Commercial real estate is entering a new era of reckoning over pay equity, but data from the CREW Network’s 2025 Benchmark Study shows the gap is proving stubborn despite years of industry and societal focus. The latest study paints a mixed picture—while average base salaries for women and men are closer than ever, men continue to pull ahead in total compensation, largely because bonuses and commissions remain more lucrative for male professionals at every level and in nearly every specialty.

CREW’s landmark survey, which canvassed 2,450 industry professionals, finds the average woman in commercial real estate receives $191,103 in total compensation, compared with $220,275 for the average man. That equates to a 13% disparity in absolute terms—a significant improvement from the 34% gulf reported in 2020, but still a gap amounting to nearly $30,000 per year. The convergence in salaries is noteworthy: average base pay now stands at $146,103 for women, $151,418 for men, a difference of just 4%. This reflects that fixed pay has become the dominant component of earnings in the sector.

The report attributes much of the shrinking gap to a dramatic decline in men’s commission and bonus haul, which dropped from $122,826 in 2020 to $68,857 in 2025. Yet, despite both headwinds in discretionary income and a normalization in base pay, men still lead the field in additional earnings, taking home an average of $23,856 more each year just from bonuses and commissions. The premium is most striking in brokerage, where the average male broker earns more than $52,000 above female peers from these sources. In other key disciplines such as development, men outpace women by $104,403 in total compensation, while in asset management and finance, the disparity narrows but does not disappear, at $32,751 and $4,108, respectively.

The further up the ladder, the wider the gap grows—male executives in C-suite positions earn 24% more than their female counterparts and the pattern is replicated across multiple cohorts under 40. Notably, these disparities persist even as women now represent 38% of the industry, a ratio virtually unchanged over two decades.

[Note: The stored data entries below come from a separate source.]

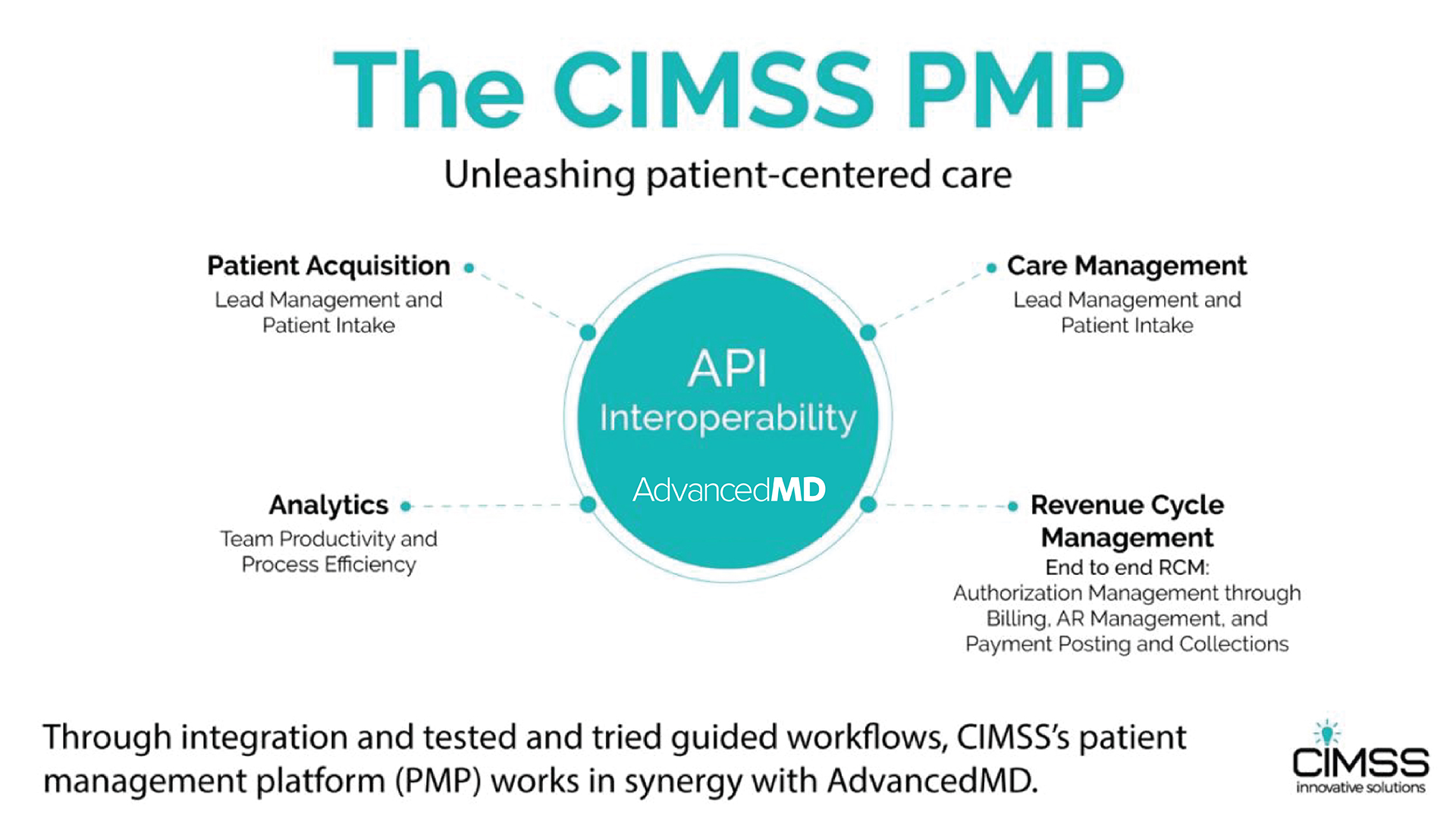 The CIMSS PMP

Unleashing patient-centered care

Patient Acquisition
Lead Management and Patient Intake

Care Management
Lead Management and Patient Intake

API
Interoperability
AdvancedMD

Analytics
Team Productivity and Process Efficiency

Revenue Cycle Management
End to end RCM:
Authorization Management through Billing, AR Management, and Payment Posting and Collections

Through integration and tested and tried guided workflows, CIMSS's patient management platform (PMP) works in synergy with AdvancedMD.

CIMSS
innovative solutions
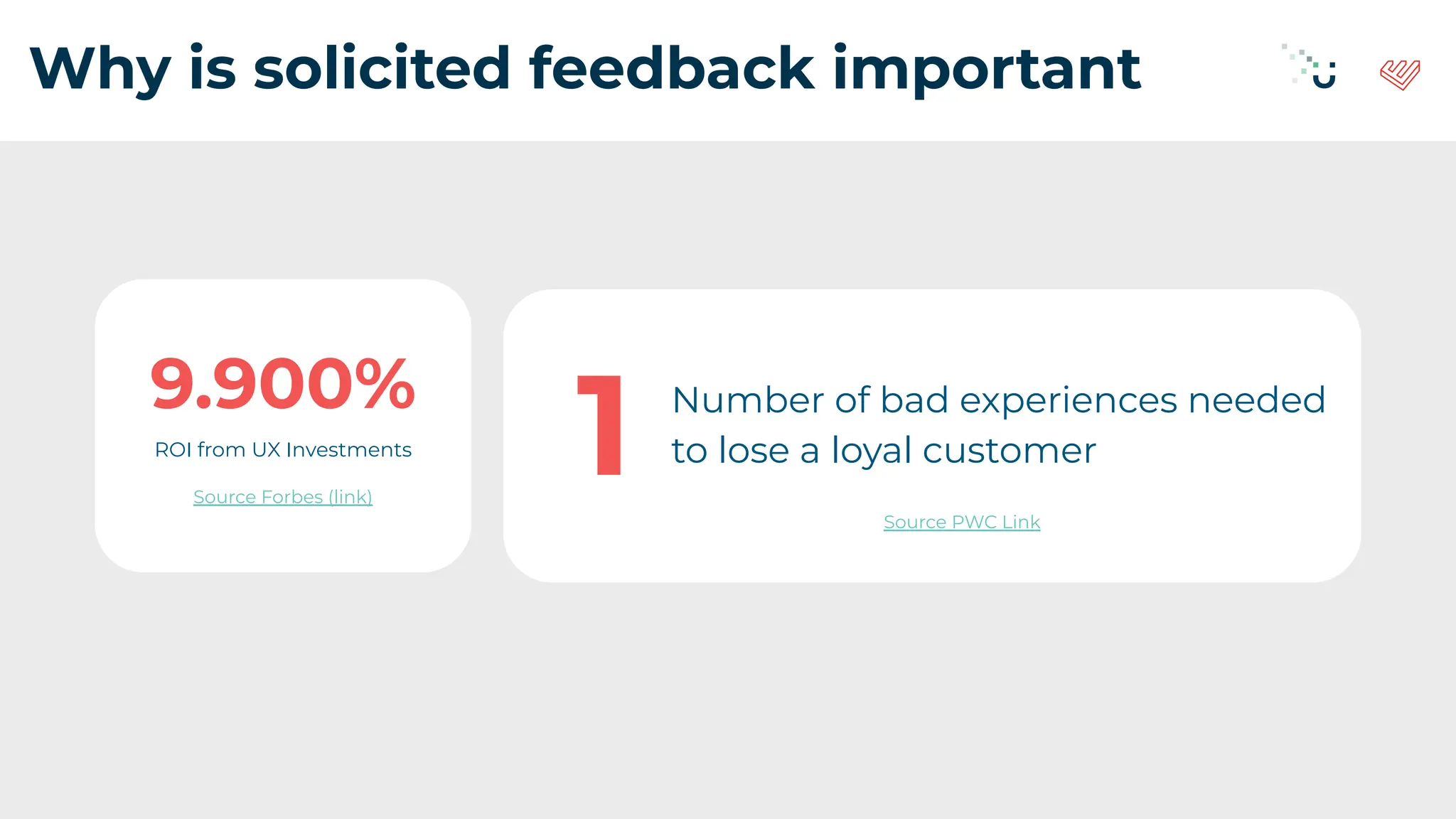 Why is solicited feedback important

9.900%

ROI from UX Investments

Source Forbes (link)

1

Number of bad experiences needed to lose a loyal customer

Source PWC Link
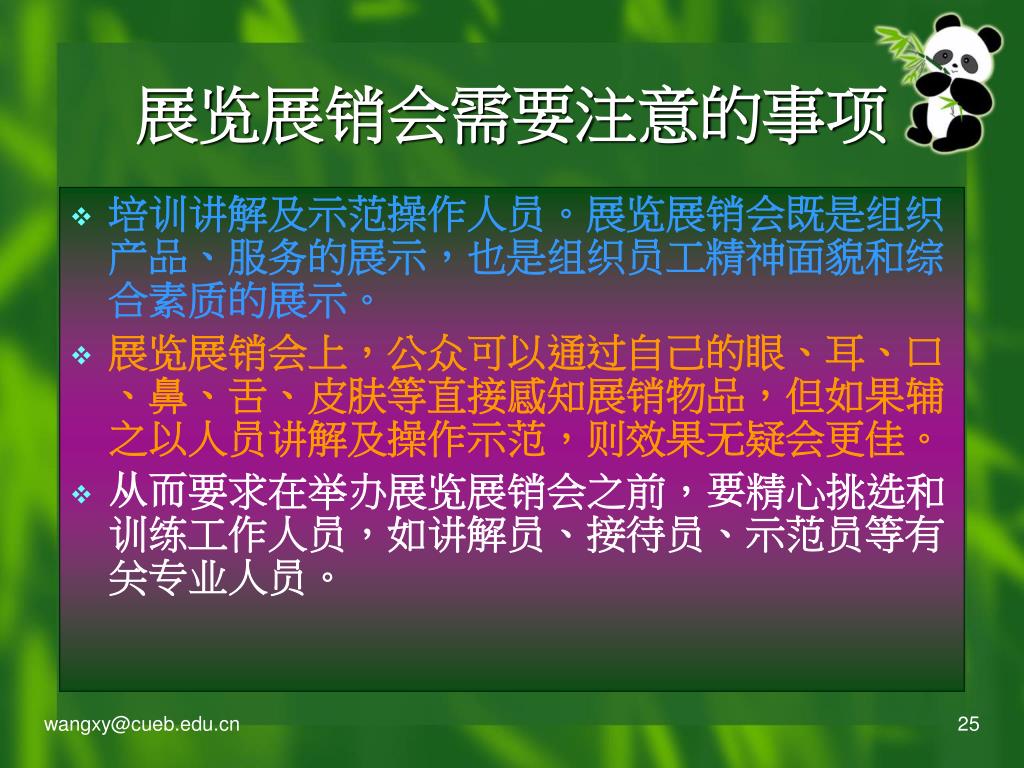 展览展销会需要注意的事项

❖ 培训讲解及示范操作人员。展览展销会既是组织产品、服务的展示，也是组织员工精神面貌和综合素质的展示。

❖ 展览展销会上，公众可以通过自己的眼、耳、口、鼻、舌、皮肤等直接感知展销物品，但如果辅之以人员讲解及操作示范，则效果无疑会更佳。

❖ 从而要求在举办展览展销会之前，要精心挑选和训练工作人员，如讲解员、接待员、示范员等有关专业人员。

wangxy@cueb.edu.cn

25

The study sifts through reasons for the persistent gap. One critical factor is the structure of compensation itself; men are both more likely to be offered roles with higher commission potential and more willing to accept risk-heavy, commission-based positions—45% of males indicated openness to such structures, compared with only 32% of women.

Economic research referenced by the report suggests that risk aversion, shaped by social factors and traditional roles, remains a drag on parity. As compensation in the field has shifted toward base pay, the trend offers women greater stability—but it eliminates only part of the structural bias that accumulates over careers, especially for those seeking the industry’s highest rungs.

Race and ethnicity also intersect with the gender story. CREW Network highlights that Hispanic/Latinx and non-Hispanic white women fare best among female cohorts, earning about 90 cents for every dollar earned by men—while Black women earn only 74 cents and Asian women 79 cents on the dollar.

Workplace realities compound these challenges. Women are more likely to take career breaks for family or personal reasons, with 19% of women leaving the workforce for extended periods, compared with 12% of men. Crucially, 27% of women report compensation setbacks due to marital status or caregiving, more than double the figure for men, and this dynamic has only worsened since 2020. Despite more flexible work arrangements in the wake of the pandemic, the data notes a warning: those spending more time in the office are promoted more quickly and remote work may introduce a new layer of unintentional disparity.

Even as the fixed salary gap shrinks, the greater story is one of persistent barriers. For the first time in the history of the CREW study, women identified gender discrimination as the primary obstacle to professional advancement—an acknowledgment that structural change has not kept pace with headline compensation gains. While some men in the survey reported believing conditions for women have improved, women themselves remain more circumspect, reflecting a significant gap not just in pay — but in perception.